Fran Blanche worked as an engineer for Electro-Harmonix and designed the Big Muff Pi NYC. Her company Frantone also brought us the Peach Fuzz. I made a clone of the Peach Fuzz because they were impossible to find, and if you did find one, were going for big bucks from collectors.
posted by cazoo at 8:18 AM on September 14 [2 favorites]


I always wondered what 45 RPM Record Adapters were called! We always called them "Those little plastic thingies you put in the middle of 45 RPM records and the cat loves to carry them off in his teeth so you can never find one when you want it."
posted by The Underpants Monster at 11:56 AM on September 14


Why do different countries follow a different standard for the holes in a 45rpm record?

Big Holes: USA, Canada, Japan, Germany, France, Italy, Spain, Portugal.

Small Holes: UK, Ireland, Holland, South America, South Africa, Australia, New Zealand, Norway, Sweden.

The Victor Company may be the explanation:

The 1949 RCA Victor record player only played 45s with large holes.
From the mid 1950's onwards players which could handle 45s and 33s became popular.

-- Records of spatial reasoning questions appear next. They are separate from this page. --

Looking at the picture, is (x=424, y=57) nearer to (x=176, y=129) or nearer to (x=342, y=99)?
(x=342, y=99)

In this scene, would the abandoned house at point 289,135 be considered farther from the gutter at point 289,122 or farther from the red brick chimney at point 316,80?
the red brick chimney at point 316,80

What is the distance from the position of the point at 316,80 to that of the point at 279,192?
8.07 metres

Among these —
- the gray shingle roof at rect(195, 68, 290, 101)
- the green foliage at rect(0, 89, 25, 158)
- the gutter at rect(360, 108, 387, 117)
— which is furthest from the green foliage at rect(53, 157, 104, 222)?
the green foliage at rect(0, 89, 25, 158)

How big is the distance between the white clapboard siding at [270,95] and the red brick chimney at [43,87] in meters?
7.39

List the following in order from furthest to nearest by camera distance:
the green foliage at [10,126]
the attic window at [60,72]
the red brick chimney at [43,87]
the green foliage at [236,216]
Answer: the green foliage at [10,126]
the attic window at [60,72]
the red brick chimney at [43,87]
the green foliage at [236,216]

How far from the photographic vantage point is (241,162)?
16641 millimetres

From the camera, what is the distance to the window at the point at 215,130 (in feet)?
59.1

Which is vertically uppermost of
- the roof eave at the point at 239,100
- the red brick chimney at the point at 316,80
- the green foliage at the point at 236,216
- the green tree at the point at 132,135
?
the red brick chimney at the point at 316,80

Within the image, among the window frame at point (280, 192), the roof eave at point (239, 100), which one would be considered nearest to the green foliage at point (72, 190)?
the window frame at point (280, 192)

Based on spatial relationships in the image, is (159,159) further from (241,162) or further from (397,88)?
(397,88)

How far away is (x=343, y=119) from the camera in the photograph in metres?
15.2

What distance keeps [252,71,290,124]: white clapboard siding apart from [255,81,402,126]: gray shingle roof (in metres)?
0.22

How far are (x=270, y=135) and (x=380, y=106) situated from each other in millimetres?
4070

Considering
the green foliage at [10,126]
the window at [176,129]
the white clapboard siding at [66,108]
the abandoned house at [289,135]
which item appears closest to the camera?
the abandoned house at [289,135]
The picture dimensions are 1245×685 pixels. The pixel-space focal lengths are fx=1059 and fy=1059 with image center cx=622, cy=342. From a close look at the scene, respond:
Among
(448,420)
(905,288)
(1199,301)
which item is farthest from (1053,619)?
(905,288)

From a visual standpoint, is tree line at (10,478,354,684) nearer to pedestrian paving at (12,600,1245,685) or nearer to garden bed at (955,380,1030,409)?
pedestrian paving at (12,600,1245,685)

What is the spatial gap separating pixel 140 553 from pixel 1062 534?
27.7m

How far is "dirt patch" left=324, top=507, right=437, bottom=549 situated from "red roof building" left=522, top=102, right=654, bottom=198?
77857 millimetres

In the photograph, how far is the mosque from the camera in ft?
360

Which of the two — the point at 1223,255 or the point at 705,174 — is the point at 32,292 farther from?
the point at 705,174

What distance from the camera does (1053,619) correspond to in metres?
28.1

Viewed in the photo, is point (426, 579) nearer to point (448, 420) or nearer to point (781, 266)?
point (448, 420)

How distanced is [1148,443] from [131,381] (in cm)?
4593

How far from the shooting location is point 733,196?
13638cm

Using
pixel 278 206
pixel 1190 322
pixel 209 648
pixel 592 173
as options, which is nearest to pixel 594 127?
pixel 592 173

So it seems possible that the large holes only became standard in countries where RCA had a strong market presence. Once established the standard stuck around long after that type of player fell out of popular use.
Digging through a few Wikipedia pages, RCA acquired Victor Talking Machine Company in 1929 and at that point The Gramophone Co. in England was spun off to became EMI.

So from 1929 onward there was a geographical split with RCA covering the USA, Canada, Germany and Japan and EMI selling to the UK, Ireland and presumably British territories.
posted by Lanark at 4:59 PM on September 14


I still love the novelty of finding a 45 with the built in 45 adaptor that hadn't been punched out yet

That leads me to the three kinds of 45 centers: knock-out, solid, and dinked (the classic big-hole).